From Bio Journal - February 2002

3 more approvals for GM food, food additives

On Dec. 17, 2001, the Food Sanitation Biotechnology Committee of Pharmaceutical Affairs and the Food Sanitation Council at the Department of Food Safety, Ministry of Health, Labour and Welfare (MHLW) gave further approval for an insect-resistant GM corn (MON863) of Monsanto Japan Ltd. and also food additives a-Amylase (SP961) and Pullulanase (SP962) of Novozymes Japan Ltd. as safe for human consumption. Monsanto's coleoptera resistant GM corn is not approved in the US, and moreover this particular GM corn contains a type of new toxic substance (Cry3Bb1) which kills soil insects. According to Novozymes Japan's application material, this Pullulanase contains three types of antibiotic resistant genes. It has been pointed out that the overuse of antibiotic resistant genes could increase the risk of antibiotic resistant bacteria. The great number of antibiotics in use could encourage the appearance of bacteria with multiple antibiotic resistance, with increased health risks to society.
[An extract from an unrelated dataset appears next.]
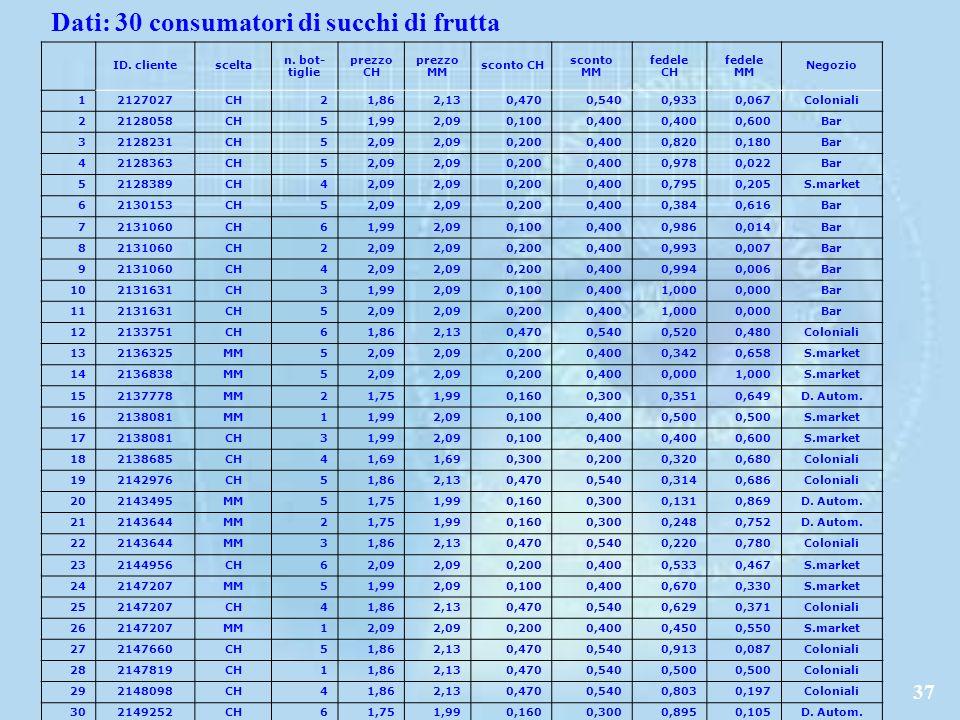 Dati: 30 consumatori di succhi di frutta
Life Ethics Committee starts discussion on human-embryo research

On Nov. 6, 2001, the Life Ethics Committee of the Council for Science and Technology within the Cabinet Office finally started a discussion on the use of human embryos, at its 9th meeting. There is already an on-going process at the Committee on Medical Technology for Reproductive Treatment to draw up a basic guideline for the use of donor sperms, eggs and embryos, but it is only for the purpose of reproductive treatment. Therefore, this will be the first time the issue of human-embryo use in Japan has been discussed publicly. However there are doubts if this will be a meaningful discussion or not. The issue should have been discussed long before drafting the Law for Regulation of Human Cloning Techniques and the Guidelines on Establishment and Utilization of Human Embryonic Stem Cells. Critics say the former Science and Technology Agency prepared those laws and guidelines in order to go forward with the new technology to use human-embryos without any basic foundation. At its 10th meeting, the Life Ethics Committee discussed the future plan to examine the issue of human-embryo research, but even the Committee members seemed confused about what really to discuss.